Aquafin neemt vóór en tijdens de uitvoering van de werken de nodige maatregelen om schade te voorkomen. Indien je toch meent schade te hebben geleden door werken ten laste van Aquafin, neem je het best de volgende stappen:

  1. Breng de toezichter van Aquafin op de hoogte van jouw vaststelling.
  2. Verstuur een brief naar Aquafin, t.a.v. dienst Verzekeringen, Dijkstraat 8, 2630 Aartselaar. Vermeld de geleden schade en voeg in bijlage een gedetailleerd en becijferd herstelbestek toe.
  3. Na ontvangst van de schademelding onderzoekt Aquafin of er een oorzakelijk verband is tussen de geleden schade en de Aquafin-werken.
  4. Indien er een oorzakelijk verband kan zijn met de Aquafin-werken en het gevraagde bestek overhandigd werd, doet Aquafin aangifte bij zijn verzekeringsmakelaar die een expert gelast en een expertisevergadering belegt bij de schadelijder. De schade, het oorzakelijk verband en de omvang van de schade worden met alle betrokken partijen besproken. Het schadegeval wordt nadien afgehandeld in functie van de vaststellingen en de op de expertisevergadering gemaakte afspraken.
  5. Indien er geen oorzakelijk verband is met de Aquafin-werken, zal de expert of Aquafin de schadelijder hierover duidelijk informeren.

Vragen over IBA?

Hoe weet ik of ik een IBA moet plaatsen?

Bijna iedere gemeente heeft sinds kort een zoneringsplan. Dit plan bepaalt hoe het huishoudelijk afvalwater van elke wijk, straat of woning zal worden gezuiverd. Naast het centrale gebied en het collectief geoptimaliseerde buitengebied waar de woningen reeds aangesloten zijn op een openbare waterzuiveringsinstallatie, onderscheidt het zoneringsplan nog twee zones. Een collectief te saneren buitengebied, waar door middel van een riolering een gescheiden stelsel zal worden aangelegd, en een individueel te optimaliseren buitengebied. In deze laatste zone dient door middel van een IBA het huishoudelijk afvalwater te worden gezuiverd. Het zoneringsplan kan je in het gemeentehuis raadplegen of via het geoloket van de Vlaamse Milieumaatschappij op: https://www.vmm.be/data/zonering-en-uitvoeringsplan

Kunnen verschillende woningen een gezamelijke IBA plaatsen?
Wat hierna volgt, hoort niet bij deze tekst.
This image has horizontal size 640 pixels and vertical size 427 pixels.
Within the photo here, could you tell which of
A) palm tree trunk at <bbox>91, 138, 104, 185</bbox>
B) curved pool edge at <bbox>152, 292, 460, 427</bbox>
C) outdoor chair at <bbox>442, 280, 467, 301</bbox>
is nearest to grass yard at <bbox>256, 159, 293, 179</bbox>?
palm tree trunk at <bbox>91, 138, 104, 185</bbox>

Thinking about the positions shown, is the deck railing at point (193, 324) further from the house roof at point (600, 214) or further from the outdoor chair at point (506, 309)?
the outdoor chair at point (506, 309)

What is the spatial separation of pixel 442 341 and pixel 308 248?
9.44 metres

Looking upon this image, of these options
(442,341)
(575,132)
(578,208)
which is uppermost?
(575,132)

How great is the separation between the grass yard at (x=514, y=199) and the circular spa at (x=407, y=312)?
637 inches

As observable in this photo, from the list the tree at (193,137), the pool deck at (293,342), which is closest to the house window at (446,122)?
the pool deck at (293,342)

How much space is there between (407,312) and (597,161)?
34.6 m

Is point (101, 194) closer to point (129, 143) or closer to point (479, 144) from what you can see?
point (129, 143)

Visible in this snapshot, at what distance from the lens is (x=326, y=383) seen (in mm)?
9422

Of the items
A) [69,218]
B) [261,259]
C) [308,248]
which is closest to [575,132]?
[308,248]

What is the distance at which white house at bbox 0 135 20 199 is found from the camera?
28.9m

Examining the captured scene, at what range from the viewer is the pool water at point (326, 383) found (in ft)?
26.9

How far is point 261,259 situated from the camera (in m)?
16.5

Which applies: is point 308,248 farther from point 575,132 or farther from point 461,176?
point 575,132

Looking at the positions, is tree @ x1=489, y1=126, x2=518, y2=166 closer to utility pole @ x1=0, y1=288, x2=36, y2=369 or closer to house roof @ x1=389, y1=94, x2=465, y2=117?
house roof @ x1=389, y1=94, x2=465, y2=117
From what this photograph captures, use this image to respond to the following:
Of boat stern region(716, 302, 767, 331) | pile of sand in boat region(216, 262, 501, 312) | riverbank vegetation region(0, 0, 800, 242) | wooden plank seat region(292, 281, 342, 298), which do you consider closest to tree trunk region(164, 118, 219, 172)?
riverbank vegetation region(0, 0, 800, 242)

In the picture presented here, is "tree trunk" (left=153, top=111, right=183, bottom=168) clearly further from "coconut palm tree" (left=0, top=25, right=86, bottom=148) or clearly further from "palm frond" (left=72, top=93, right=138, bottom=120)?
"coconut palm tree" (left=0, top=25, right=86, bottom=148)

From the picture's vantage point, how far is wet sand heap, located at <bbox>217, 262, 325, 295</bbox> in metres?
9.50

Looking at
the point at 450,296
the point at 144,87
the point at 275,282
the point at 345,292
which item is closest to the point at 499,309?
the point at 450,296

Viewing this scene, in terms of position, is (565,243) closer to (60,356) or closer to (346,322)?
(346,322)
In de methodologie verstaat men onder een IBA een zuivering voor één woning. In een aantal gevallen kunnen een aantal woningen, die moeten worden uitgerust met een IBA, wel vlakbij elkaar liggen. In deze gevallen kan dan gekozen worden voor een gezamenlijke IBA voor een aantal woningen. Er is sprake van een IBA voor systemen die het afvalwater van minder dan 20 inwoners zuiveren. Rekening houdend met een gemiddelde van 2,5 inwoners/woning, komt dit neer op een 8-tal woningen. Systemen vanaf een capaciteit van 20IE (inwonersequivalenten) worden gecatalogeerd onder een kleinschalige waterzuiveringsinstallatie (KWZI) en behoren tot de collectieve zuivering. Deze laatste worden niet als een afzonderlijke groep weergegeven op het zoneringsplan.

Hoe werkt een IBA?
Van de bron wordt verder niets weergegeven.